- Origin: India

= Umanath Bali =

Umanath Bali belonged to the erstwhile family of Daryabad in Oudh. He was a Member of Legislative Council of Uttar Pradesh and also represented Barabanki district as the Chairman of its District Board. He was an ardent Congressman and was affiliated with the Indian National Congress.

Along with renowned individuals they established the Bhatkhande Sangit Vidyapith (Bhatkhande Sanskriti Vishwavidyalaya)
at Lucknow, an examining and affiliating body that conducts examinations and awards diplomas in Vocal, Instrumental and Indian Classical Dance and Music. Today, the Bhatkhande Sangit Vidyapith is managed by his grandson, Swareshwar Bali under the Presidency of Former Agriculture Minister & Several time Member of parliament, Raja Anand Singh.

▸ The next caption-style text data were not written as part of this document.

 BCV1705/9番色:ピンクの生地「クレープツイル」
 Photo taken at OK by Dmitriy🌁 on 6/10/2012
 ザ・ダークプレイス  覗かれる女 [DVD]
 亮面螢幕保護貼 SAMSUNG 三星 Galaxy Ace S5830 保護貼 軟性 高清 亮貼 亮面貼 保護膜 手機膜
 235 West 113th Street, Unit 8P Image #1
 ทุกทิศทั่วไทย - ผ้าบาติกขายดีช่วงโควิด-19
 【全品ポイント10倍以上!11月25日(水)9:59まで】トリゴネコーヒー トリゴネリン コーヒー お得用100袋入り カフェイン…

Today, the Umanath Bali Auditorium in Lucknow and Umanath Bali Mahila Mahavidyalaya, Daryabad is named after him.

==Family==
Umanath Bali was survived by four sons and two daughters. His eldest son, Brajeshwar Bali succeeded him as the Vice President of Bhatkhande Sangit Vidyapith.

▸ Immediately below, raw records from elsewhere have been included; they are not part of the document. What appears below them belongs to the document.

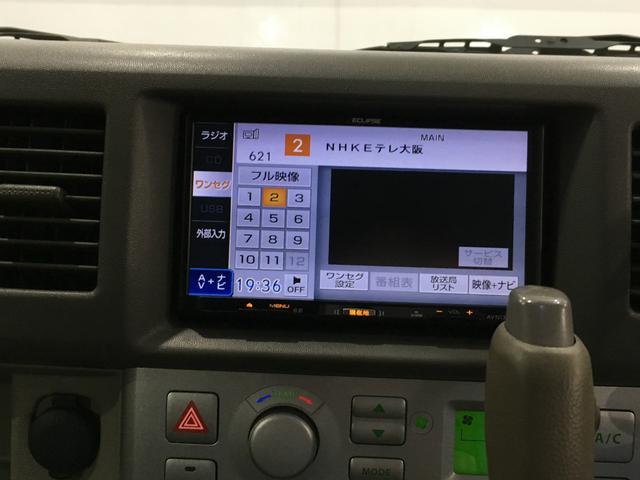 PZターボスペシャル両電動ドア オートステップ ナビTV(5枚目)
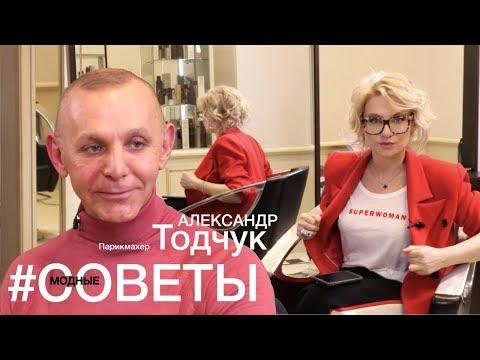 Модные советы: Эвелина Хромченко и парикмахер Александр Тодчук о том, как найти свой стиль
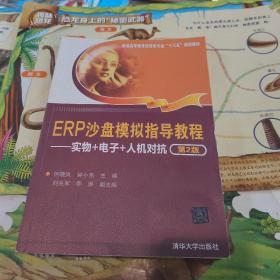 """ERP沙盘模拟指导教程——实物+电子+人机对抗(第2版)(普通高等教育经管类专业""""十三五""""规划教材)"""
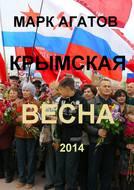 Крымская весна2014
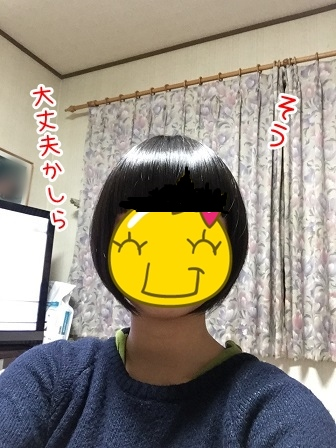 kinako2126.jpg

His grandson, Swareshwar Bali, is now the Vice President of Bhatkhande Sangit Vidyapith. Swareshwar has also been involved in Politics of Barabanki District, changing political parties from time to time. His great-grandson, Sanidhya Sanjai Bali, was actively involved in student and youth politics of the Indian National Congress. Though, he is currently working as a Psephologist, Pollster & Political Strategist under his startup, ARIES.